Excessive sound levels affect more than just health. The it creates contributes to undesirable and unsafe behavior by inmates. This includes:

  • Increased aggression
  • Increased irritability
  • Decreased compliance and cooperation
  • Difficulty for staff in maintaining control and safety

The longer inmates are exposed to these effects, the more serious that their behavior, safety, and health risks may become.

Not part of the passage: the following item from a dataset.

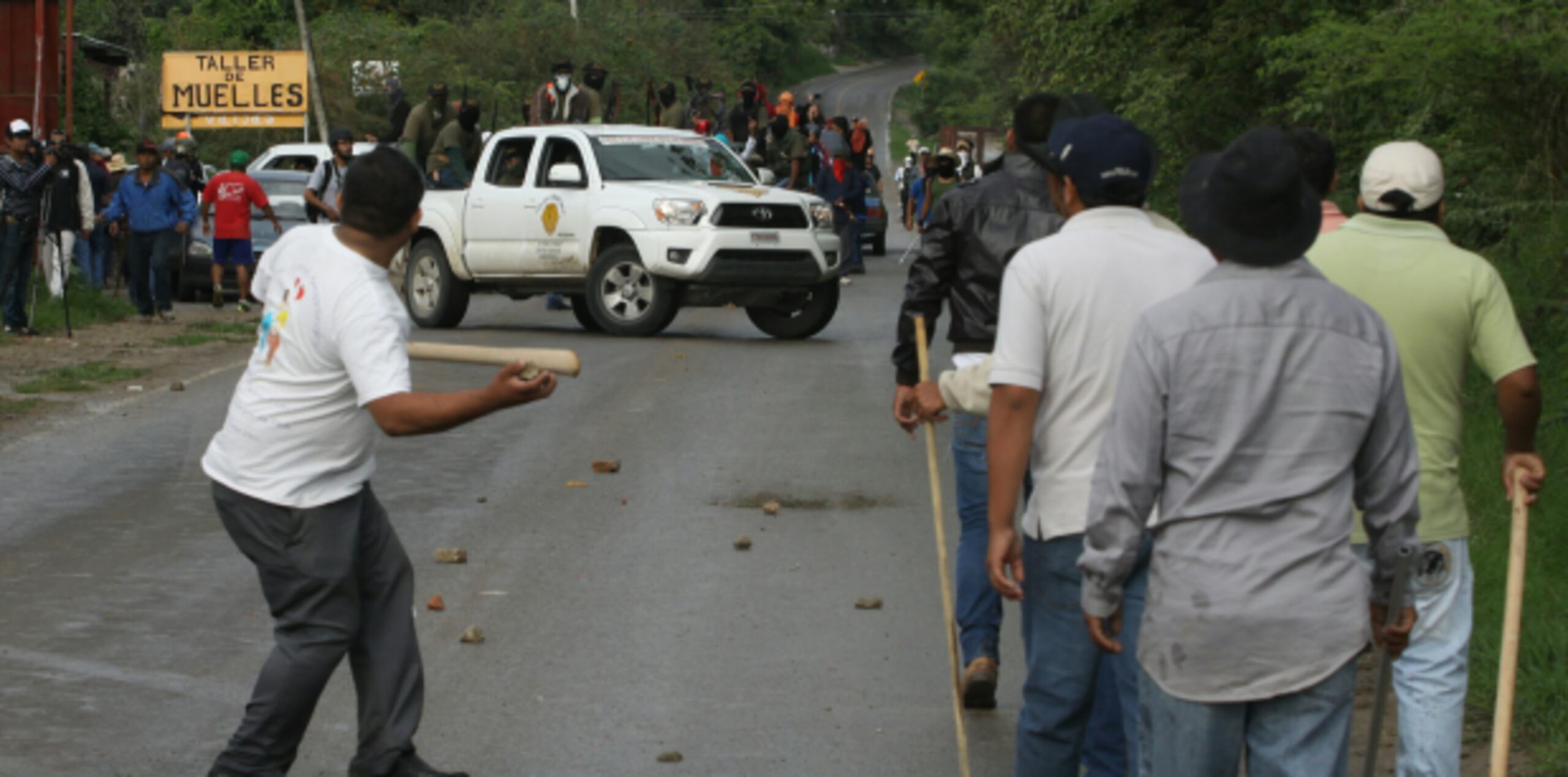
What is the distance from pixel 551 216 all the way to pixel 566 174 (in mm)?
591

Solutions for Noise Control

However, even with all these included risk-factors, complete silence may not be the answer. There are solutions to help control sound in correctional facilities. For new facilities, implementing noise-reducing design and construction processes include:

  • Incorporating acoustic materials at least an inch thick
  • Designing irregularly shaped rooms
  • Leaving air space behind acoustic materials to absorb sound

But for older facilities, sound may need to be reduced by:

  • Grafting fabric to furniture
  • Adding carpet to high-traffic areas
  • Adding acoustic materials to ceilings, walls and near other sources of sound

Budgets are often stretched, but the savings in medical supplies, stress reduction and overall environmental and attitude changes will outweigh the costs of noise-reducing materials. Reducing the amount of noise in correctional facilities will not only contribute to healthier inmates and an increased ability to deal with re-entry to society, but it will also relieve the stress of correctional staff in maintaining a safe and controlled environment.